*** Begin section ***

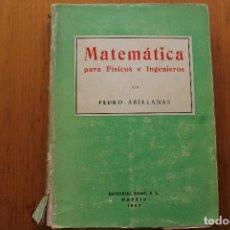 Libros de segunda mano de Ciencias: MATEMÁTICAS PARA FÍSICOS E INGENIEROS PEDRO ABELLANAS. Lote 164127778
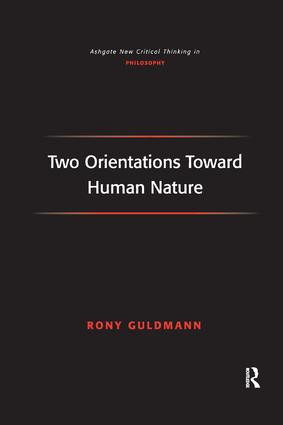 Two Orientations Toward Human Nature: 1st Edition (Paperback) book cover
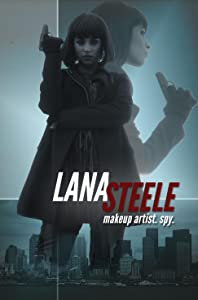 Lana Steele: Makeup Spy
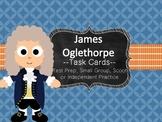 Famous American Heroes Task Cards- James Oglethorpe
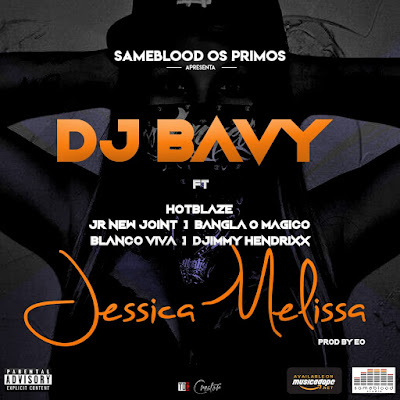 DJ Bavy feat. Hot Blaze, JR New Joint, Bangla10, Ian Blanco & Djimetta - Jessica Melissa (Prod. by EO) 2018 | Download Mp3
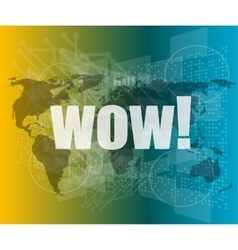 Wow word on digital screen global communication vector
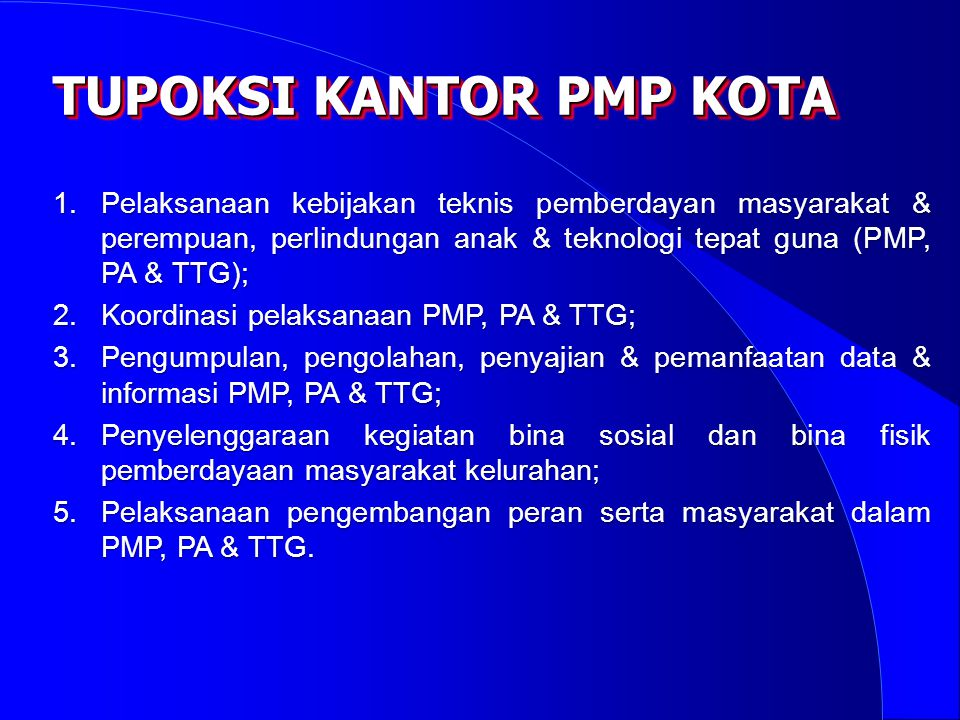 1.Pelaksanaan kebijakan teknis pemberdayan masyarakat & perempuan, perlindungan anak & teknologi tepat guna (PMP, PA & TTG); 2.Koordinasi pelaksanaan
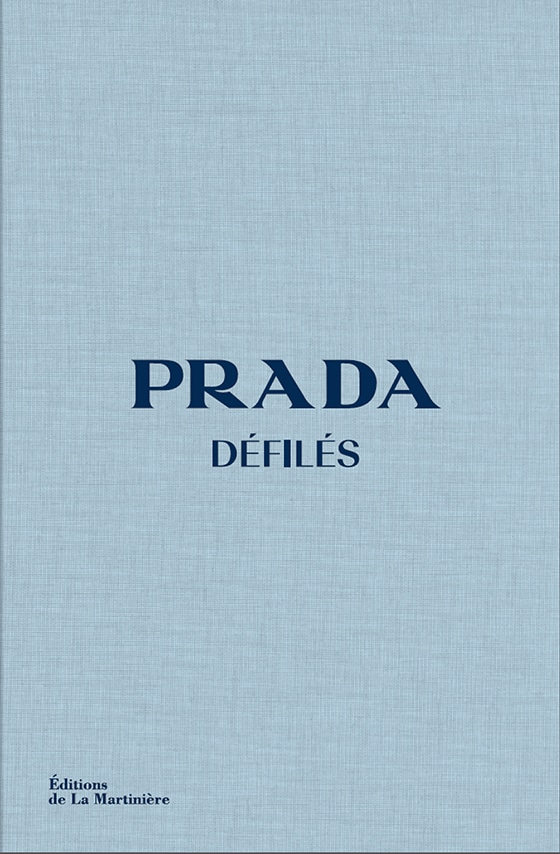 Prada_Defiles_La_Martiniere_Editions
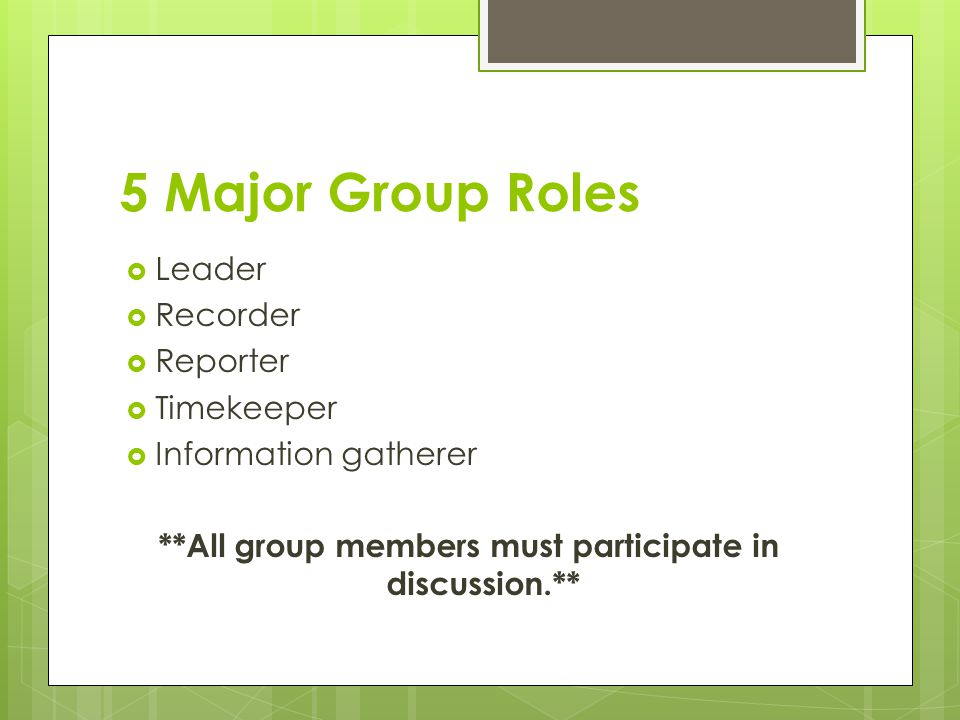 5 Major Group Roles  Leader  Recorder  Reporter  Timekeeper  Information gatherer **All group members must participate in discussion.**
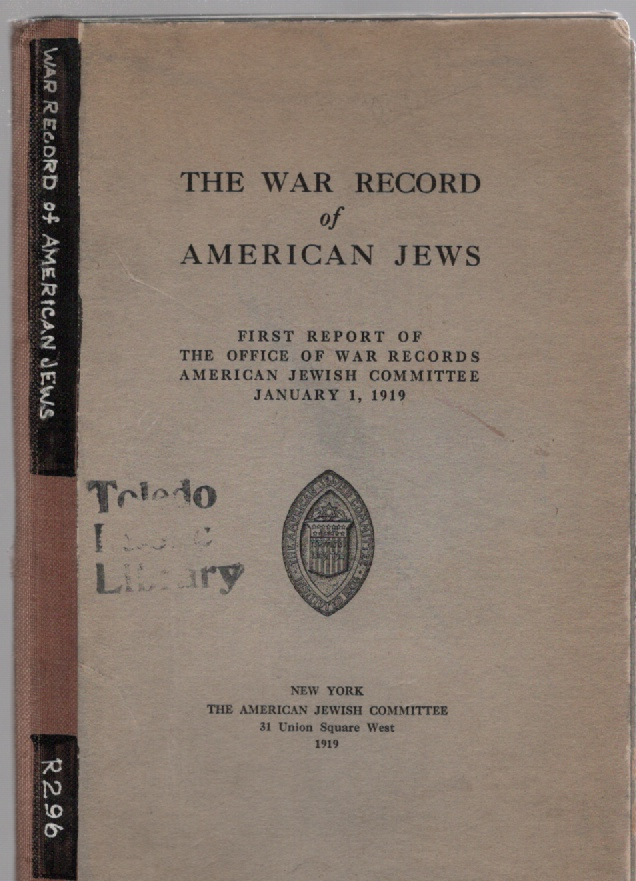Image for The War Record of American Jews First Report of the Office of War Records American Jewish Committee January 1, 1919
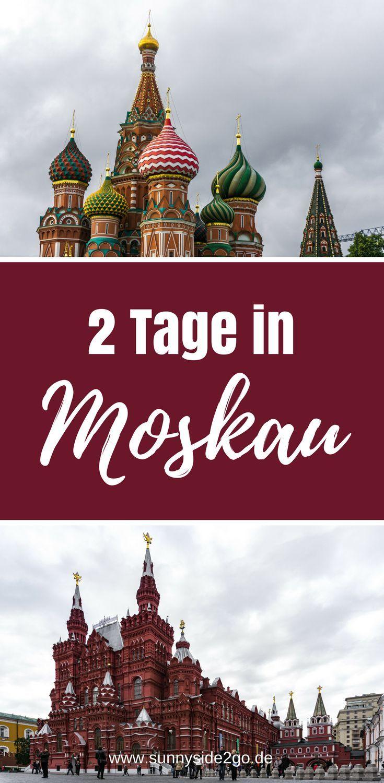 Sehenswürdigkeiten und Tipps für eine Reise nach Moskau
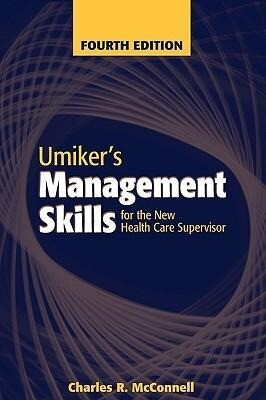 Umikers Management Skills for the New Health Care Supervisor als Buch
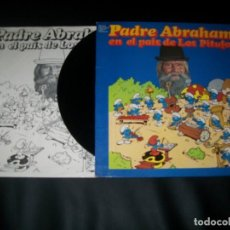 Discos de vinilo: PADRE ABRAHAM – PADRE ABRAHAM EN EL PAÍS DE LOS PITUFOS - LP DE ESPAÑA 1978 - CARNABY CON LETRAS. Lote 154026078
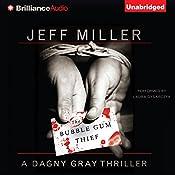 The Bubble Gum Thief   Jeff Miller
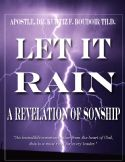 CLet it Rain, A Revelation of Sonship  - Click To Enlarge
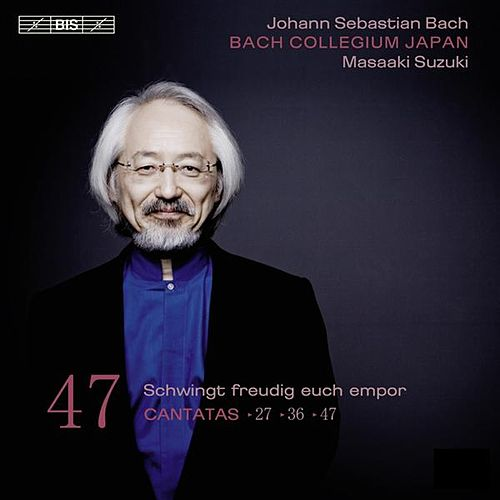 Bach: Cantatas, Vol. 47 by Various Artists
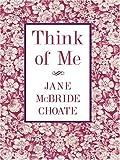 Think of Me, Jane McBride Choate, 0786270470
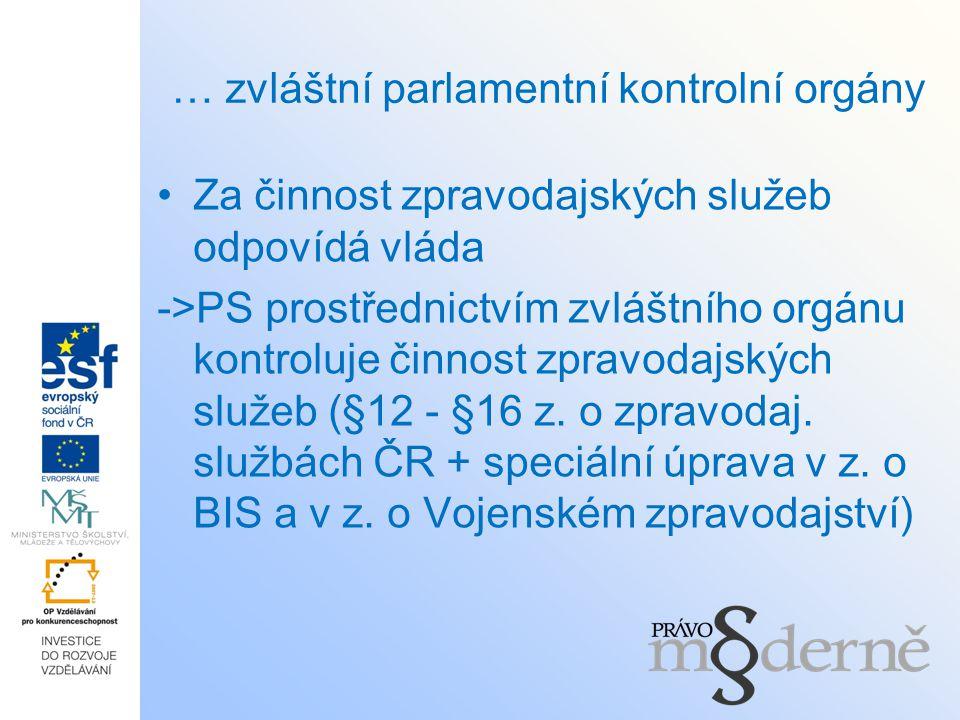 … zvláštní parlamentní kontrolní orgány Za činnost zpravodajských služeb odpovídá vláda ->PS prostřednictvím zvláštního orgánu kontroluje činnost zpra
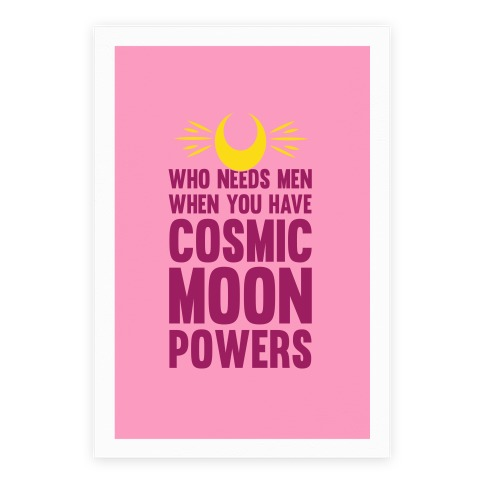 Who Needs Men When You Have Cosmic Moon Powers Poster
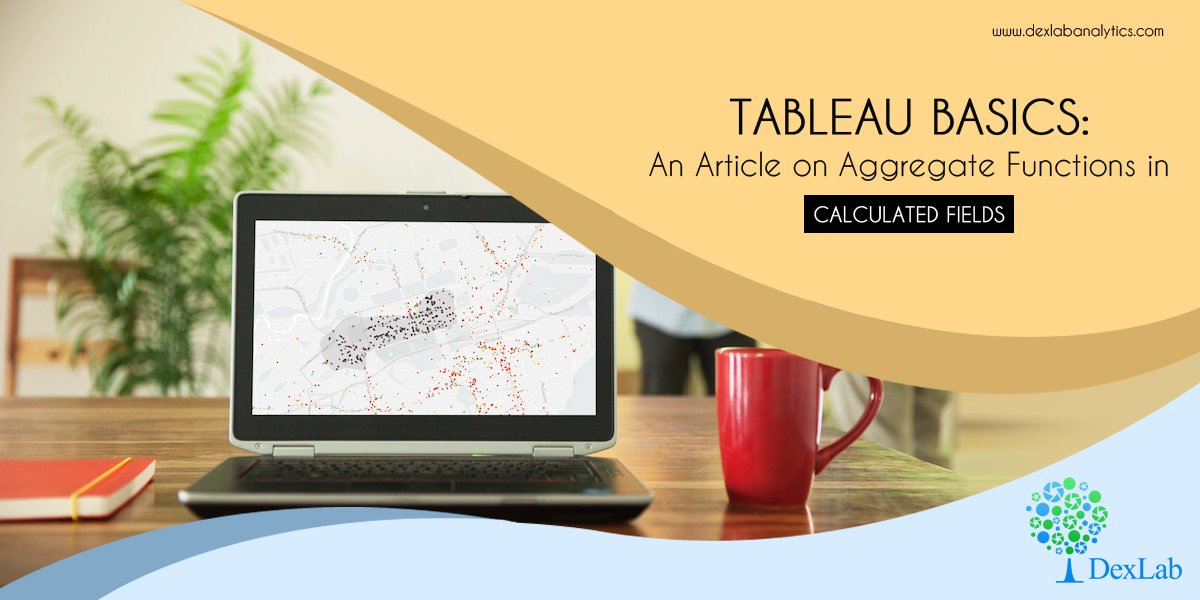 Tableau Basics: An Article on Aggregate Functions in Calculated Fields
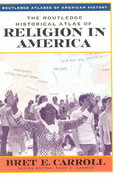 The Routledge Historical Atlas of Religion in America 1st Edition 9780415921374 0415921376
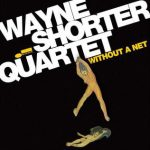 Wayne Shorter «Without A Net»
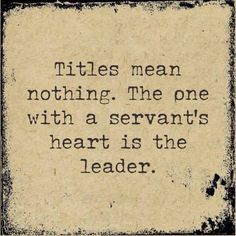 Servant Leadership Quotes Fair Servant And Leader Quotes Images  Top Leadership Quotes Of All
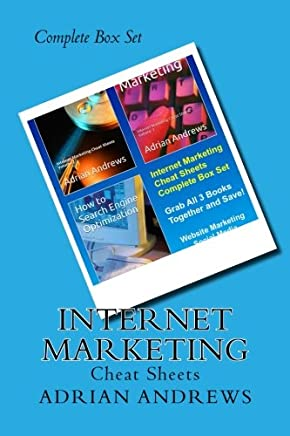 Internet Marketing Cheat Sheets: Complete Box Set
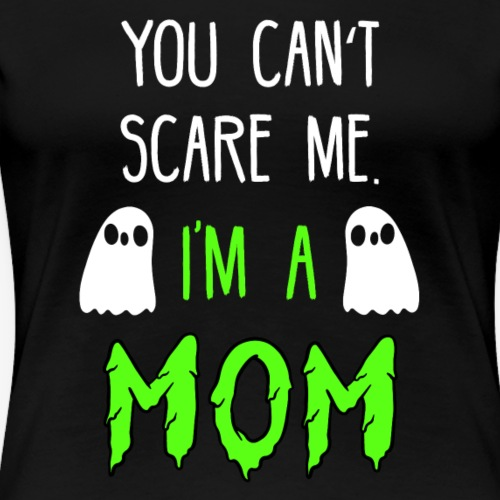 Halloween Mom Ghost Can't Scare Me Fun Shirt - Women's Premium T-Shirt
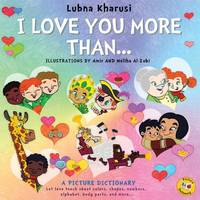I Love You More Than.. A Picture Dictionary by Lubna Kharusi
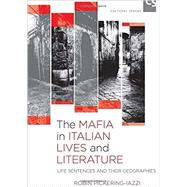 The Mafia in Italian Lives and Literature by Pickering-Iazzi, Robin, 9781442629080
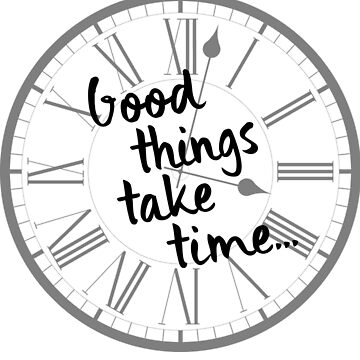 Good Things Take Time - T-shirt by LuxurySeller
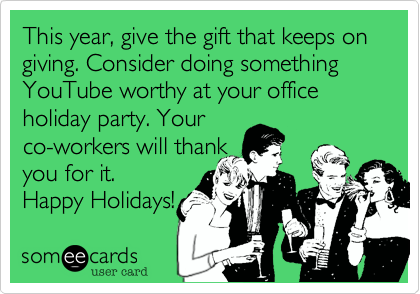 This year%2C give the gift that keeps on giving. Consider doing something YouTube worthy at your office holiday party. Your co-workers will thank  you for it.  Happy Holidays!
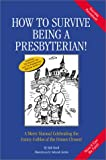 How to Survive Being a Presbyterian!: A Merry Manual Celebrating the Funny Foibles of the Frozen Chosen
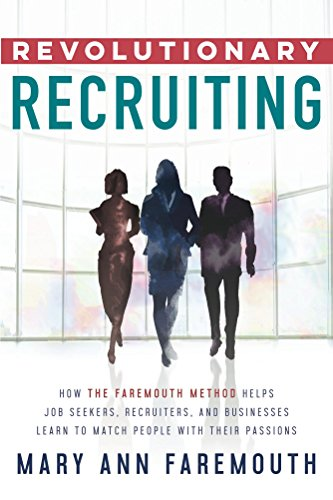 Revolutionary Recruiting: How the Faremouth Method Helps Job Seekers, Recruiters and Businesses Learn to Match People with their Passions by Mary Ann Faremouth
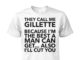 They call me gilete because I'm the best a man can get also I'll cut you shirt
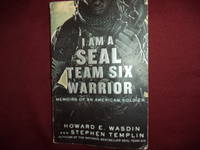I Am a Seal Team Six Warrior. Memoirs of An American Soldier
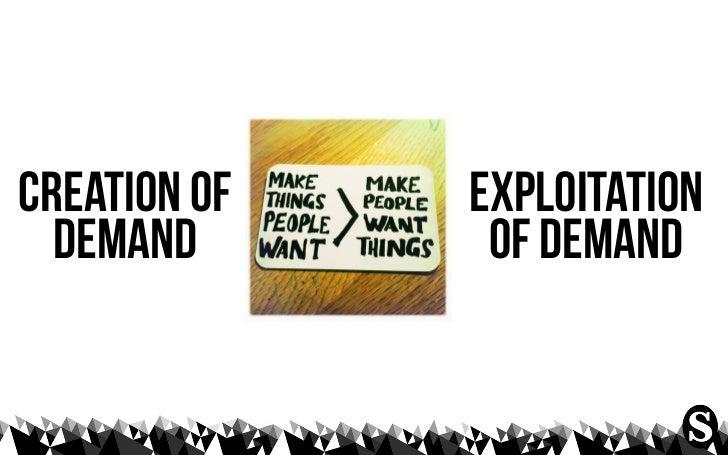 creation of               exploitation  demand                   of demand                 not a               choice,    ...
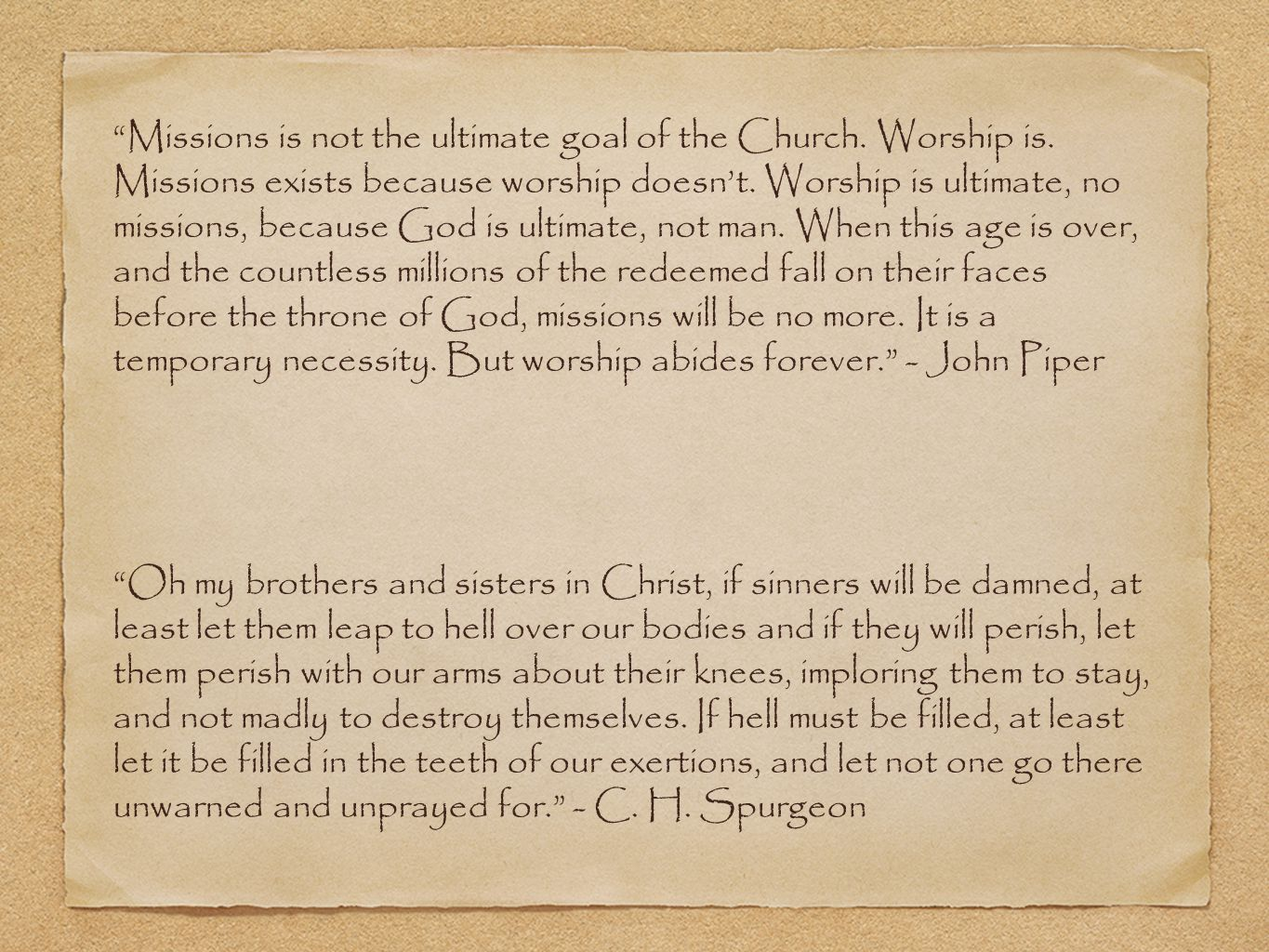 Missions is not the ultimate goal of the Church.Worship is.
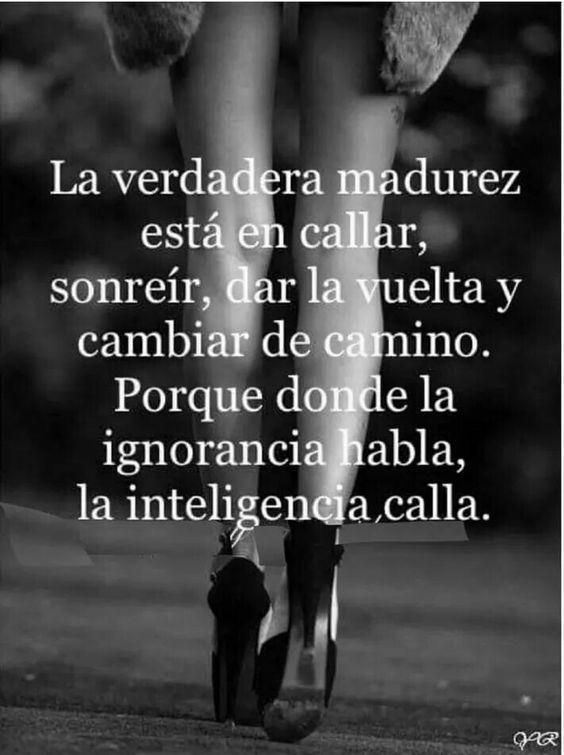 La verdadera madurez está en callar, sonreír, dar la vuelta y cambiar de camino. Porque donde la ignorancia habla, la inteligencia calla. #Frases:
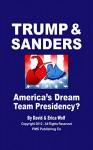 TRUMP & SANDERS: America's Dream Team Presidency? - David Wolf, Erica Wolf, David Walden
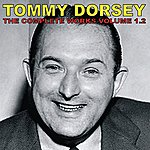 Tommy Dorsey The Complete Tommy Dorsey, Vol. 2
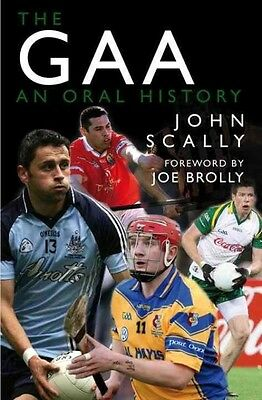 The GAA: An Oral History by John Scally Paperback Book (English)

*** End section ***

* **Work to complete**: Reproduce the data above exactly, but only the lines from the one showing "Revolutionary Recruiting: How" through the one showing "La verdadera madurez", with both ends kept and the pictures left out.

* **Your solution**:
 Revolutionary Recruiting: How the Faremouth Method Helps Job Seekers, Recruiters and Businesses Learn to Match People with their Passions by Mary Ann Faremouth
 They call me gilete because I'm the best a man can get also I'll cut you shirt
I Am a Seal Team Six Warrior. Memoirs of An American Soldier
 creation of               exploitation  demand                   of demand                 not a               choice,    ...
 Missions is not the ultimate goal of the Church.Worship is.
 La verdadera madurez está en callar, sonreír, dar la vuelta y cambiar de camino. Porque donde la ignorancia habla, la inteligencia calla. #Frases:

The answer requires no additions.